The Manufacturer chats with Janet Godsell, Professor of Operations and Supply Chain Strategy at Warwick University, about WMG’s upcoming Global Supply Chain Debate 2015 event and why raising the profile of supply chain is so important.
“Supply chains are everywhere,” Janet Godsell explains. “They touch every part of our lives and we don’t see them until they go wrong.”
A perfect example is the recent Volkswagon scandal, which ironically Godsell herself has been affected by.
After a cumbersome trip home from the TMMX Awards judging day in October, the Warwick University professor came back to a letter informing her that her Audi was set for recall.
Her relatives asked her why an Audi was implicated in a Volkswagon dilemma, and the question could not have been more perfectly apt for someone so knowledgeable and passionate about supply chain.
Godsell’s supply experience is vast. The academic first studied as a mechanical engineer but very quickly moved into manufacturing, working for Zeneca (before the merge with Swedish Astra) and Dyson, and she explains that her experience with both companies but particularly with Dyson ignited her fervent interest in supply chain.

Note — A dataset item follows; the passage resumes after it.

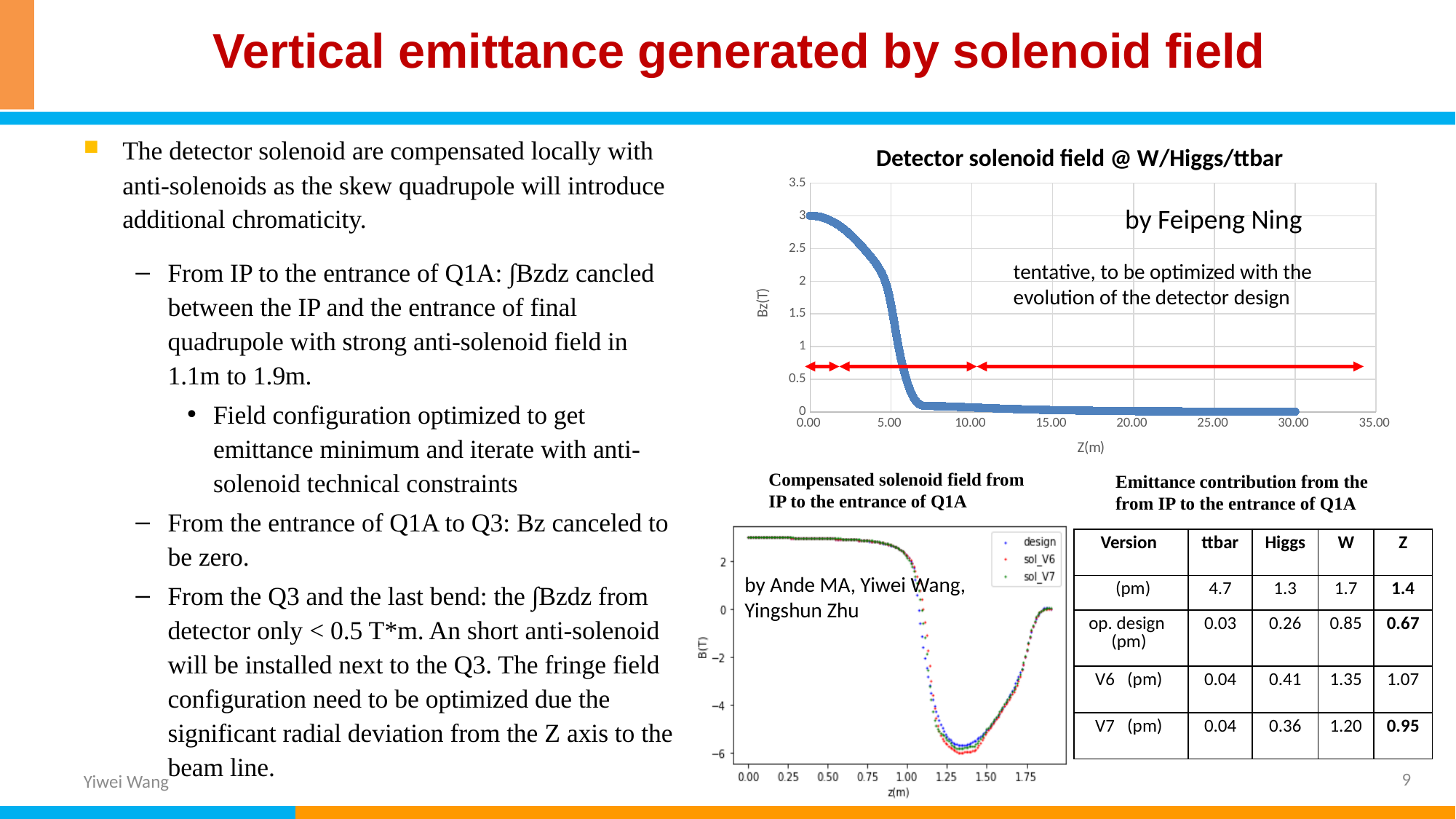
In the 'Detector solenoid field @ W/Higgs/ttbar' chart, is the value of Bz at Z = 5.00 greater or less than 1? greater What kind of chart is the 'Compensated solenoid field from IP to the entrance of Q1A' chart? scatter chart In the 'Detector solenoid field @ W/Higgs/ttbar' chart, is the value of Bz at Z = 10.00 greater or less than 0.5? less In the 'Detector solenoid field @ W/Higgs/ttbar' chart, does Bz rise or fall as Z increases? fall What is the highest tick value shown on the x axis of the 'Detector solenoid field @ W/Higgs/ttbar' chart? 35.00 In the 'Compensated solenoid field from IP to the entrance of Q1A' chart, is the minimum value of B greater or less than -4? less What is the title of the chart at the top right of the slide? Detector solenoid field @ W/Higgs/ttbar What are the legend entries in the 'Compensated solenoid field from IP to the entrance of Q1A' chart? design, sol_V6, sol_V7 How many series does the legend of the 'Compensated solenoid field from IP to the entrance of Q1A' chart list? 3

“When I moved to Dyson, it was transitioning from an SME into a larger organisation. Because of its size, it forced me to look beyond manufacturing, to the other operational functions: planning, procurement, logistics and how they create connectivity with customers and suppliers.
“Dyson is a supply chain success across customers, its supply base and its internal operations.”
During her tenure at Dyson, Godsell studied at Cranfield and completed a funded project examining how to make end-to-end supply chain customers more responsive.
She explains; “Up until 2008, we could get funding to help organisations with their supply chain strategy, which is an integral part of business strategy because essentially you develop supply chain to support the customer value proposition.”
Godsell emphasises the importance of this by using a major retailer as an example; “The demise of supermarkets like these is a strategic misalignment issue.
“All of the promotions sound wonderful, but instead of creating value, they trigger instability in the supply chain at the front end.”
This instability cascades down in a bullwhip effect so areas of the supply chain have to buffer against uncertainty with excess manufacturing capacity, inventory, raw material inventory and cost.
And through Global Supply Chain Debate 2015, Godsell hopes to raise its profile and support business, policy makers and academics to apply a more holistic approach in supporting a proactive involvement in the global network.
The Global Supply Chain Debate is an annual event hosted by WMG. It brings together senior professionals from a range of backgrounds to discuss and debate perspectives on the supply chain, and the role that the UK can play as part of a network of global supply chains.
Several big names from manufacturing and engineering will unite at the event, including Sir Michael Arthur, president at Boeing; Dame Julie Moore, University Hospitals Birmingham; and MP Chuka Umunna, to incite change in how we view the supply chain.
Aside from the big, crowd-pulling names, Godsell has been running another project to make the topic more accessible to the masses.
“Through MyChainReaction.co.uk we are encouraging everyday people to share how they contribute to supply chains in different capacities.
“It was launched in June 2015 and we now have 160 stories. As well as this, we have commissioned some artists to try to make supply chain more accessible.
“Also, Unfold artists will make a physical representation using data from two companies, exhibited in a 2 sqm frame.”
Godsell hopes the event will continue each year and build on changes already beginning to take place, the professor explains; “Ideally I’d like to see the inclusion of a supply chain orientation into our industrial policy, as well as increasing the presence of people in operations with supply chain expertise at board level.”